━━ Exercise data ━━

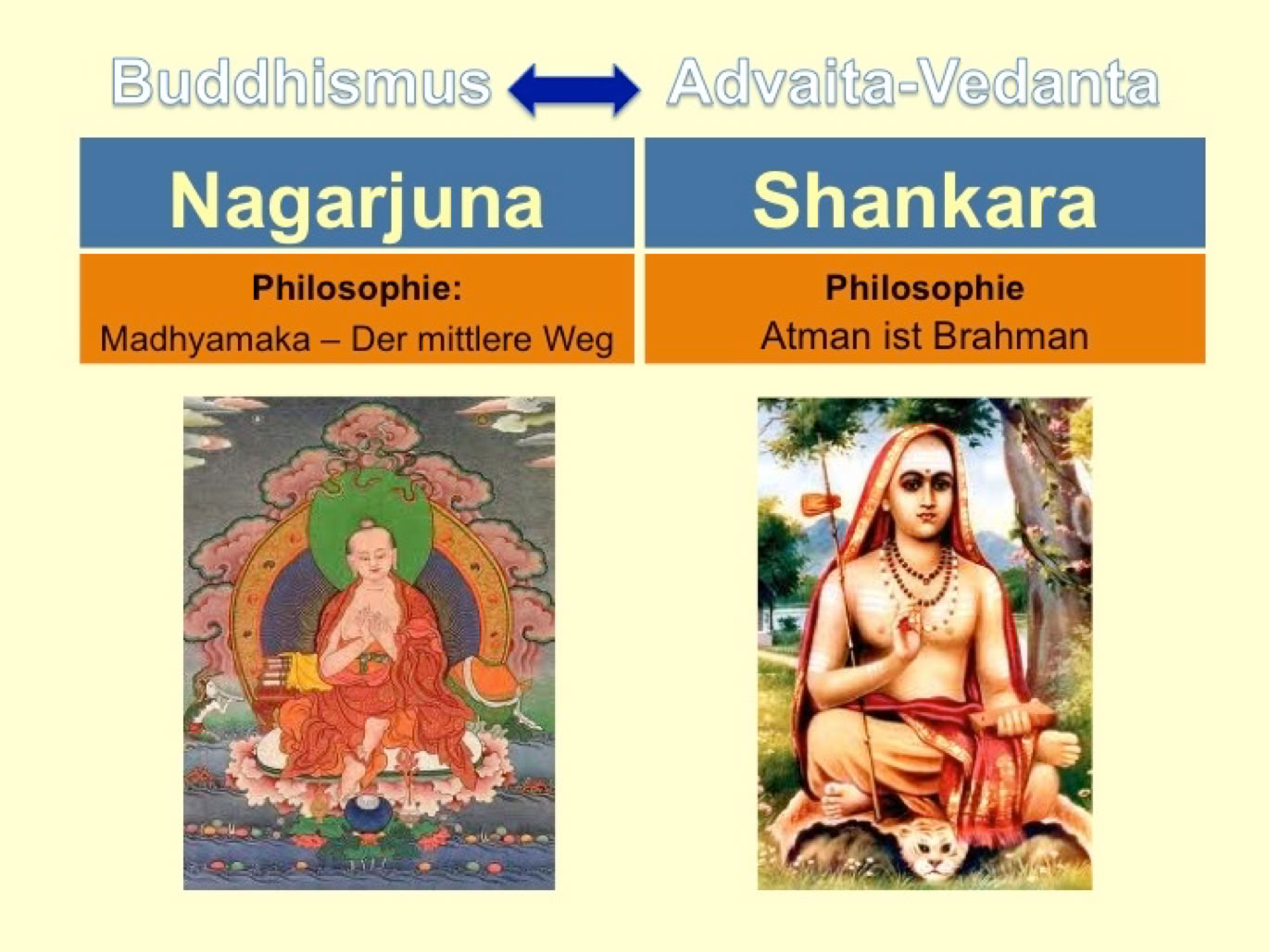 Buddhismus Advaita-Vedanta

| Nagarjuna | Shankara |
|---|---|
| **Philosophie:** Madhyamaka – Der mittlere Weg | **Philosophie** Atman ist Brahman |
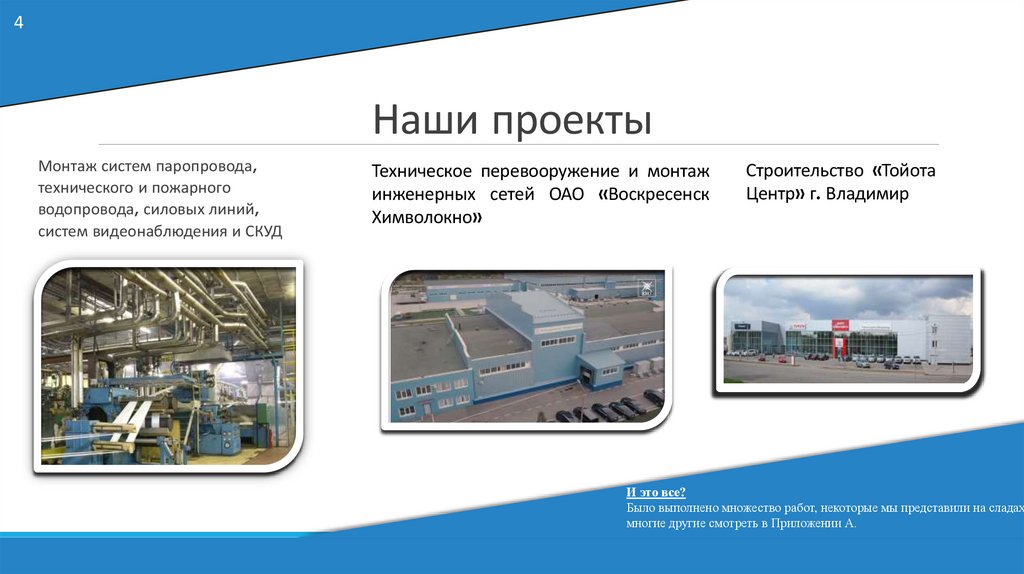 4

Наши проекты

Монтаж систем паропровода, технического и пожарного водопровода, силовых линий, систем видеонаблюдения и СКУД

Техническое перевооружение и монтаж инженерных сетей ОАО «Воскресенск Химволокно»

Строительство «Тойота Центр» г. Владимир

И это все?
Было выполнено множество работ, некоторые мы представили на сладах многие другие смотреть в Приложении А.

━━━

Repeat the data word for word, excluding any image.

* [Reply to the task]:
 Buddhismus Advaita-Vedanta

| Nagarjuna | Shankara |
|---|---|
| **Philosophie:** Madhyamaka – Der mittlere Weg | **Philosophie** Atman ist Brahman |
 4

Наши проекты

Монтаж систем паропровода, технического и пожарного водопровода, силовых линий, систем видеонаблюдения и СКУД

Техническое перевооружение и монтаж инженерных сетей ОАО «Воскресенск Химволокно»

Строительство «Тойота Центр» г. Владимир

И это все?
Было выполнено множество работ, некоторые мы представили на сладах многие другие смотреть в Приложении А.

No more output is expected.